My company converted to fully remote on March 13 due to the novel coronavirus, but we've been pretty good at communicating at a distance since the beginning of the business. I live in California's Bay Area, while my co-founder Carolyn Rodz lives in Houston, Texas. Our team is distributed almost equally between offices in San Francisco and Houston, and almost all of our meetings taking place over video. 

The San Francisco area shelter-in-place order, which was announced on March 16 and is reportely expected to be extended to at least May 1, is changing the game many entrepreneurs and their teams.

Take me for example, I have two kids to now homeschool, two loud dogs, a louder husband, and the needs of three aging parents nearby who are on quarantine. Think The Walking Dead, but with conference calls. Our usual video working sessions are now more difficult than ever, but we're making things happen nonetheless.

Here are my top tips for managing remote teams: 

Find a workplace collaboration software that works for you.

For quick messages, my team uses Slack. The platform allows us to hop into each other's personal channels, as well as groups sectioned off for specific teams and projects. It's also a good tool to use for some fun. I started a channel just to share laughs that come up as we work from home. Another team member made one to showcase culinary creations while housebound. Microsoft Teams is another popular software that can be used similarily. 

Ask team members to be on video.

This is something we require of all our team members for every meeting. Body language makes a huge difference. This is much better than a phone call so you can see expressions and have undivided attention. Google Hangouts, Zoom and Ring Central are our go to products. 

Make sure everyone on your team has the right equipment for remote meetings.

Does every one of your team members have the right computer, workspace, and internet connection they need to be able to fully engage? If not, it's your responsibility to make sure that they have access to these upgrades. The efficiency with be worth the cost. 

Online meeting etiquette is a must.

We're working across multiple time zones, so we make sure to schedule meetings for when everyone is active. We insist that folks are on time or ping others when they must be late.  

Try to limit distractions as much as possible.

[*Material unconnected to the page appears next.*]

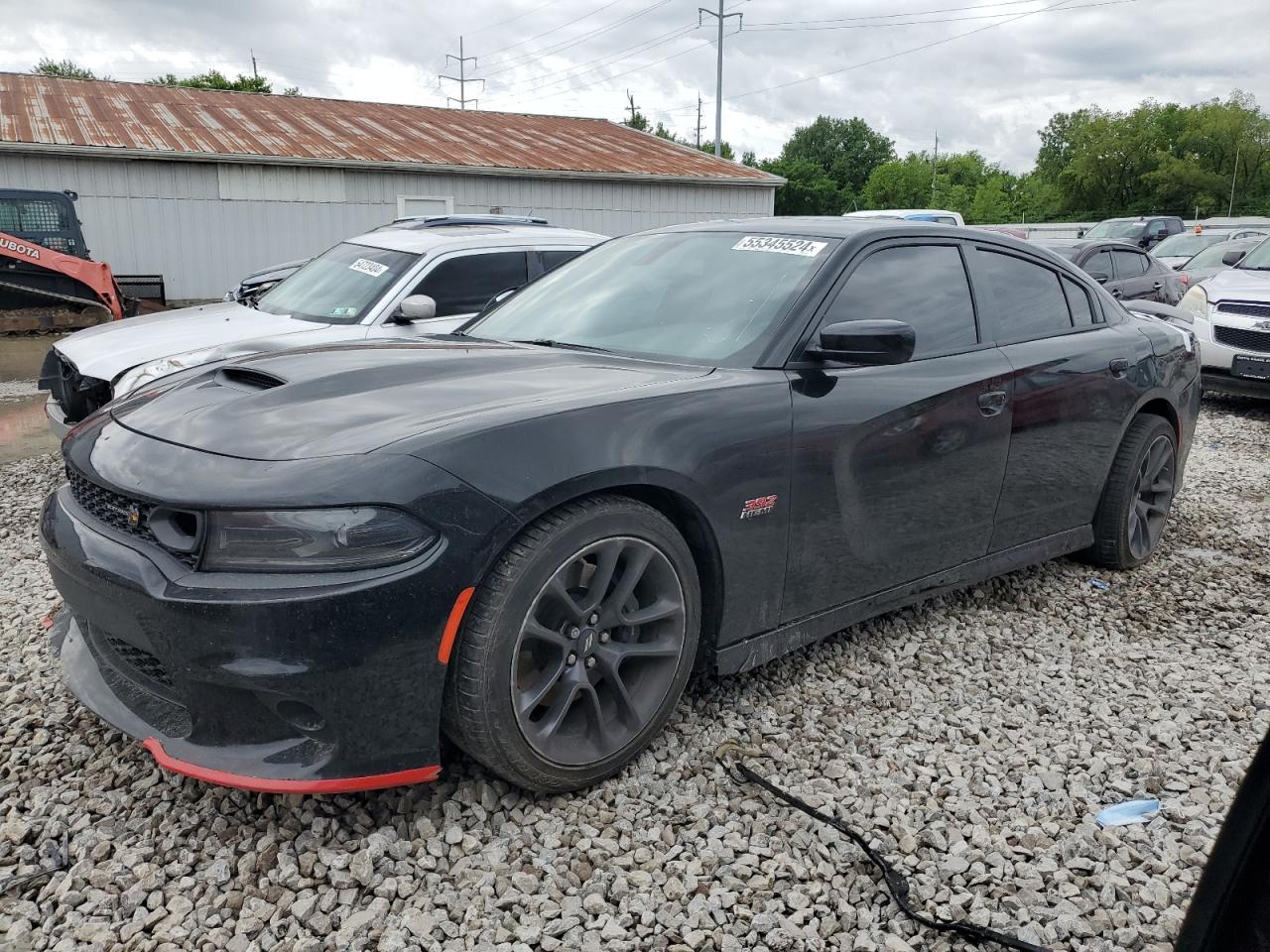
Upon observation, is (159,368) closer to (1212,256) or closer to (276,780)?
(276,780)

We try to make sure that my two kids and two dogs, no matter how cute or entertaining, are in another room when it's time to get down to business.  Now wait, does that always happen? Nope. We all agreed to give each other grace, knowing that the care of our families is paramount at this time. 

For the more guides on remote team engagement check out the COVID-19 Business Resource Center, from Alice, the free business advice platform where I'm president and chairwoman. You'll find a step-by-step guide on how to plan and execute virtual operations.

Working from home can be lonely, and it can be the exact opposite of lonely. It can also present challenges you never imagined. For now, we must handle organized chaos, because we're going to be working from home for a while.  As my son bangs on my door to ask me if mermen are real (I am not kidding), know that we are all in this together.